-- start Data provided --

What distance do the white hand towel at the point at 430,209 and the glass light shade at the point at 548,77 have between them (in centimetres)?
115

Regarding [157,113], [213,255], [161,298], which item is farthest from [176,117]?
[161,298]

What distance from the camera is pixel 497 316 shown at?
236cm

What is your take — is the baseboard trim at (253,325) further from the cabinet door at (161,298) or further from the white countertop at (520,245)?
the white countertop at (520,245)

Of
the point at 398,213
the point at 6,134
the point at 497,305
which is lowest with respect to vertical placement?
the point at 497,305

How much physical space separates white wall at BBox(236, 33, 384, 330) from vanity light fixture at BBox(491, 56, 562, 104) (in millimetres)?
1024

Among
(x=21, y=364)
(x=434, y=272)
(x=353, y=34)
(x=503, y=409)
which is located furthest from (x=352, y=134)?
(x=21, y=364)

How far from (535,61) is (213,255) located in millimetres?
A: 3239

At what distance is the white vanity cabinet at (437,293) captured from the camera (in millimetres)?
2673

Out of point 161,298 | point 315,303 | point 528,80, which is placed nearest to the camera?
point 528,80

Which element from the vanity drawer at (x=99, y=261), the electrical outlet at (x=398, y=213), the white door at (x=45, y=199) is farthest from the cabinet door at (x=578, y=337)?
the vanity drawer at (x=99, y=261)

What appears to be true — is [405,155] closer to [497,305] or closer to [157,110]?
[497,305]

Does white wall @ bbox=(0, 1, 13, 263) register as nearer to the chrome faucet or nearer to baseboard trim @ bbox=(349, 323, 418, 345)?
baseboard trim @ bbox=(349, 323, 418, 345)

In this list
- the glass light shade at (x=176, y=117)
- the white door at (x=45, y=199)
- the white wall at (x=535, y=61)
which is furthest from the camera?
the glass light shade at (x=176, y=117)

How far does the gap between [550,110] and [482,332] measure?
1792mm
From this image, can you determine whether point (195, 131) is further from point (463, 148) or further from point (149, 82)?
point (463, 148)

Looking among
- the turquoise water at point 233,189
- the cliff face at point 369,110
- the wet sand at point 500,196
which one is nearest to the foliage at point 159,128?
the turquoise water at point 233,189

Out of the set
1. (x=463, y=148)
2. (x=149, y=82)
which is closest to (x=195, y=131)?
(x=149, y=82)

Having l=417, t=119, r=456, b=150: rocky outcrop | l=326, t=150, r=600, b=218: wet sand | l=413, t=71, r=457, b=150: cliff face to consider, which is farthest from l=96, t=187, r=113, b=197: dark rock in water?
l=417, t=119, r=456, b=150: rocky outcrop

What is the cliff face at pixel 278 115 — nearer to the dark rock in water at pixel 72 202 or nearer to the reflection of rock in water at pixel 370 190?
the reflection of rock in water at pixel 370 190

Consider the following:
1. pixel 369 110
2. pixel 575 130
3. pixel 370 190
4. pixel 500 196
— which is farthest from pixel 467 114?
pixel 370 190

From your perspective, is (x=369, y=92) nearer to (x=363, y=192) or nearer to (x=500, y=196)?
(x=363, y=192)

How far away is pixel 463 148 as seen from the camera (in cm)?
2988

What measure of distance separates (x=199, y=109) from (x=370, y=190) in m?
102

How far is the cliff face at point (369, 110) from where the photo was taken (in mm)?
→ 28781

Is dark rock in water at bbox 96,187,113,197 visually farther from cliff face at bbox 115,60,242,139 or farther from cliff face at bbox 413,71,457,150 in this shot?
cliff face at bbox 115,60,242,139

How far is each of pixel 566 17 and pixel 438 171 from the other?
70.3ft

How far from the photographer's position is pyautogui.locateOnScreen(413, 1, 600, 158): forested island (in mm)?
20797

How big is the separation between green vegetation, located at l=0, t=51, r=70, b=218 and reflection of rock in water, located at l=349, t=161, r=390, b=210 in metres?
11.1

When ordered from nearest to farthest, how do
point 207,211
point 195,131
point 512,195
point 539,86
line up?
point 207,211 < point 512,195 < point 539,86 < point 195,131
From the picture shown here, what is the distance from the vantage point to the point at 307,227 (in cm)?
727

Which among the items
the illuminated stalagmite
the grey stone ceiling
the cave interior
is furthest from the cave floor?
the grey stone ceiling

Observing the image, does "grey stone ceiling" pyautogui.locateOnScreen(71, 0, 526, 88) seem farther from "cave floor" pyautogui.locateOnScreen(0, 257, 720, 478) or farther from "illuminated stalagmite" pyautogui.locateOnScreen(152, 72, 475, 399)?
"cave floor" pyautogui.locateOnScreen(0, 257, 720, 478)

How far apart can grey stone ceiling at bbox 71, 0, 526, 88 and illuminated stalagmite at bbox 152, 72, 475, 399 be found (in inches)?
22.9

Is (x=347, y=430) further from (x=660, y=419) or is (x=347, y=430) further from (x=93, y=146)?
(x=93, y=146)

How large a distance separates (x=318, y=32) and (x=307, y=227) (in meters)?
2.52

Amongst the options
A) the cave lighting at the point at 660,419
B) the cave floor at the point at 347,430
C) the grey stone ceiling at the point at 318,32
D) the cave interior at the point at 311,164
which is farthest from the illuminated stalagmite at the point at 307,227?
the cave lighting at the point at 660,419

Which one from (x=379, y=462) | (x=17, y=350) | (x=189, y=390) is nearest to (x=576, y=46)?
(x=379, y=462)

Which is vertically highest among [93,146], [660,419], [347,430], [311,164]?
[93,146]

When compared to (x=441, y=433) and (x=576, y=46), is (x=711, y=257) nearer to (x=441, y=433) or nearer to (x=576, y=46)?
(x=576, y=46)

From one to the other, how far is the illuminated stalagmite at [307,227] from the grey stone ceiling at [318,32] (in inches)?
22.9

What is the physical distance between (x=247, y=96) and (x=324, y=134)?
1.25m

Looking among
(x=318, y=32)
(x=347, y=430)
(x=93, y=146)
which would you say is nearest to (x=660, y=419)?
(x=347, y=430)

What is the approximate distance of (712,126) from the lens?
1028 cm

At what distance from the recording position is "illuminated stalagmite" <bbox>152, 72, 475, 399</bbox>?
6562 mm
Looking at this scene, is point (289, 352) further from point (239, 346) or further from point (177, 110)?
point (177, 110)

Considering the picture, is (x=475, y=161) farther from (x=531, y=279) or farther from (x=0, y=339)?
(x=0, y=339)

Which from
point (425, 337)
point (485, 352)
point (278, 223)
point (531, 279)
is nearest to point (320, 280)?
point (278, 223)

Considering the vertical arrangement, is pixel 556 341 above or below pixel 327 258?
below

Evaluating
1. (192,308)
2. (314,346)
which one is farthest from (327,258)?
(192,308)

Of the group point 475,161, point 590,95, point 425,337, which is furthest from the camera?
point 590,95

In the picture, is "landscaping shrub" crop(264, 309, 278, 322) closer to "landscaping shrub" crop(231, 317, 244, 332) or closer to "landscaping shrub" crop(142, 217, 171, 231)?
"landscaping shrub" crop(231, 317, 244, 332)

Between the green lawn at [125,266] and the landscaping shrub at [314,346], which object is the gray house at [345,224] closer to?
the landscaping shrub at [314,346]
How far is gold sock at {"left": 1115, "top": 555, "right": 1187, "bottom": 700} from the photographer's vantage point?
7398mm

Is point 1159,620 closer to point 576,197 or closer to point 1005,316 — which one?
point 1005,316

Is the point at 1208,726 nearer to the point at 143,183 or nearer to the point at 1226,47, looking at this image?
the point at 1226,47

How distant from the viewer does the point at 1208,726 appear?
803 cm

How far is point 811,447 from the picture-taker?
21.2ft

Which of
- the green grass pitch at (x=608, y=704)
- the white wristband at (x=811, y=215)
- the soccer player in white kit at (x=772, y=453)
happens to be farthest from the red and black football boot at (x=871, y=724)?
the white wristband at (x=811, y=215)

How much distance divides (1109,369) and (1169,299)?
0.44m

-- end Data provided --

▶ What the exercise asks
Without omitting anything, output the entries exactly.

▶ Reply
What distance do the white hand towel at the point at 430,209 and the glass light shade at the point at 548,77 have between them (in centimetres)?
115

Regarding [157,113], [213,255], [161,298], which item is farthest from [176,117]?
[161,298]

What distance from the camera is pixel 497 316 shown at?
236cm

What is your take — is the baseboard trim at (253,325) further from the cabinet door at (161,298) or further from the white countertop at (520,245)?
the white countertop at (520,245)

Of
the point at 398,213
the point at 6,134
the point at 497,305
which is lowest with respect to vertical placement?
the point at 497,305

How much physical space separates white wall at BBox(236, 33, 384, 330) from vanity light fixture at BBox(491, 56, 562, 104) (in millimetres)?
1024

Among
(x=21, y=364)
(x=434, y=272)
(x=353, y=34)
(x=503, y=409)
which is located furthest from (x=352, y=134)?
(x=21, y=364)

How far from (535,61) is (213,255) located in millimetres?
A: 3239

At what distance is the white vanity cabinet at (437,293) captured from the camera (in millimetres)?
2673

Out of point 161,298 | point 315,303 | point 528,80, which is placed nearest to the camera?
point 528,80

Which element from the vanity drawer at (x=99, y=261), the electrical outlet at (x=398, y=213), the white door at (x=45, y=199) is farthest from the cabinet door at (x=578, y=337)?
the vanity drawer at (x=99, y=261)

What appears to be true — is [405,155] closer to [497,305] or closer to [157,110]?
[497,305]

Does white wall @ bbox=(0, 1, 13, 263) register as nearer to the chrome faucet or nearer to baseboard trim @ bbox=(349, 323, 418, 345)?
baseboard trim @ bbox=(349, 323, 418, 345)

In this list
- the glass light shade at (x=176, y=117)
- the white door at (x=45, y=199)
- the white wall at (x=535, y=61)
which is furthest from the camera?
the glass light shade at (x=176, y=117)

How far does the gap between [550,110] and [482,332] measure?
1792mm
From this image, can you determine whether point (195, 131) is further from point (463, 148) or further from point (149, 82)?
point (463, 148)

Looking among
- the turquoise water at point 233,189
- the cliff face at point 369,110
- the wet sand at point 500,196
which one is nearest to the foliage at point 159,128?
the turquoise water at point 233,189

Out of the set
1. (x=463, y=148)
2. (x=149, y=82)
which is closest to (x=195, y=131)?
(x=149, y=82)

Having l=417, t=119, r=456, b=150: rocky outcrop | l=326, t=150, r=600, b=218: wet sand | l=413, t=71, r=457, b=150: cliff face to consider, which is farthest from l=96, t=187, r=113, b=197: dark rock in water?
l=417, t=119, r=456, b=150: rocky outcrop

What is the cliff face at pixel 278 115 — nearer to the dark rock in water at pixel 72 202 or nearer to the reflection of rock in water at pixel 370 190?
the reflection of rock in water at pixel 370 190

Consider the following:
1. pixel 369 110
2. pixel 575 130
3. pixel 370 190
4. pixel 500 196
— which is farthest from pixel 467 114?
pixel 370 190

From your perspective, is (x=369, y=92) nearer to (x=363, y=192) or nearer to (x=500, y=196)?
(x=363, y=192)

How far away is pixel 463 148 as seen from the camera (in cm)?
2988

What measure of distance separates (x=199, y=109) from (x=370, y=190) in m?
102

How far is the cliff face at point (369, 110) from where the photo was taken (in mm)?
→ 28781

Is dark rock in water at bbox 96,187,113,197 visually farther from cliff face at bbox 115,60,242,139 or farther from cliff face at bbox 413,71,457,150 in this shot?
cliff face at bbox 115,60,242,139

How far is each of pixel 566 17 and pixel 438 171 from the other?
70.3ft

How far from the photographer's position is pyautogui.locateOnScreen(413, 1, 600, 158): forested island (in mm)?
20797

How big is the separation between green vegetation, located at l=0, t=51, r=70, b=218 and reflection of rock in water, located at l=349, t=161, r=390, b=210 in metres?
11.1

When ordered from nearest to farthest, how do
point 207,211
point 195,131
point 512,195
point 539,86
line up?
point 207,211 < point 512,195 < point 539,86 < point 195,131
From the picture shown here, what is the distance from the vantage point to the point at 307,227 (in cm)?
727

Which among the items
the illuminated stalagmite
the grey stone ceiling
the cave interior
is furthest from the cave floor?
the grey stone ceiling

Observing the image, does "grey stone ceiling" pyautogui.locateOnScreen(71, 0, 526, 88) seem farther from "cave floor" pyautogui.locateOnScreen(0, 257, 720, 478) or farther from "illuminated stalagmite" pyautogui.locateOnScreen(152, 72, 475, 399)?
"cave floor" pyautogui.locateOnScreen(0, 257, 720, 478)

How far apart can grey stone ceiling at bbox 71, 0, 526, 88 and illuminated stalagmite at bbox 152, 72, 475, 399 be found (in inches)?
22.9

Is (x=347, y=430) further from (x=660, y=419) or is (x=347, y=430) further from (x=93, y=146)?
(x=93, y=146)

How large a distance separates (x=318, y=32) and (x=307, y=227) (in meters)?
2.52

Amongst the options
A) the cave lighting at the point at 660,419
B) the cave floor at the point at 347,430
C) the grey stone ceiling at the point at 318,32
D) the cave interior at the point at 311,164
which is farthest from the illuminated stalagmite at the point at 307,227?
the cave lighting at the point at 660,419

Which one from (x=379, y=462) | (x=17, y=350) | (x=189, y=390) is nearest to (x=576, y=46)?
(x=379, y=462)

Which is vertically highest among [93,146], [660,419], [347,430], [311,164]?
[93,146]

When compared to (x=441, y=433) and (x=576, y=46), is (x=711, y=257) nearer to (x=441, y=433) or nearer to (x=576, y=46)?
(x=576, y=46)

From one to the other, how far is the illuminated stalagmite at [307,227] from the grey stone ceiling at [318,32] (in inches)?
22.9

What is the physical distance between (x=247, y=96) and (x=324, y=134)?
1.25m

Looking among
(x=318, y=32)
(x=347, y=430)
(x=93, y=146)
which would you say is nearest to (x=660, y=419)?
(x=347, y=430)

What is the approximate distance of (712,126) from the lens?
1028 cm

At what distance from the recording position is "illuminated stalagmite" <bbox>152, 72, 475, 399</bbox>?
6562 mm
Looking at this scene, is point (289, 352) further from point (239, 346) or further from point (177, 110)?
point (177, 110)

Considering the picture, is (x=475, y=161) farther from (x=531, y=279) or farther from (x=0, y=339)?
(x=0, y=339)

Which from
point (425, 337)
point (485, 352)
point (278, 223)
point (531, 279)
is nearest to point (320, 280)?
point (278, 223)

Considering the vertical arrangement, is pixel 556 341 above or below pixel 327 258?
below

Evaluating
1. (192,308)
2. (314,346)
which one is farthest from (327,258)?
(192,308)

Of the group point 475,161, point 590,95, point 425,337, which is furthest from the camera?
point 590,95

In the picture, is "landscaping shrub" crop(264, 309, 278, 322) closer to "landscaping shrub" crop(231, 317, 244, 332) or closer to "landscaping shrub" crop(142, 217, 171, 231)?
"landscaping shrub" crop(231, 317, 244, 332)

Between the green lawn at [125,266] and the landscaping shrub at [314,346], which object is the gray house at [345,224] closer to?
the landscaping shrub at [314,346]
How far is gold sock at {"left": 1115, "top": 555, "right": 1187, "bottom": 700} from the photographer's vantage point?
7398mm

Is point 1159,620 closer to point 576,197 or closer to point 1005,316 — which one?
point 1005,316

Is the point at 1208,726 nearer to the point at 143,183 or nearer to the point at 1226,47, looking at this image?
the point at 1226,47

How distant from the viewer does the point at 1208,726 appear?
803 cm

How far is point 811,447 from the picture-taker?
21.2ft

Which of
- the green grass pitch at (x=608, y=704)
- the white wristband at (x=811, y=215)
- the soccer player in white kit at (x=772, y=453)
happens to be farthest from the red and black football boot at (x=871, y=724)?
the white wristband at (x=811, y=215)

How much distance divides (1109,369) and (1169,299)?
0.44m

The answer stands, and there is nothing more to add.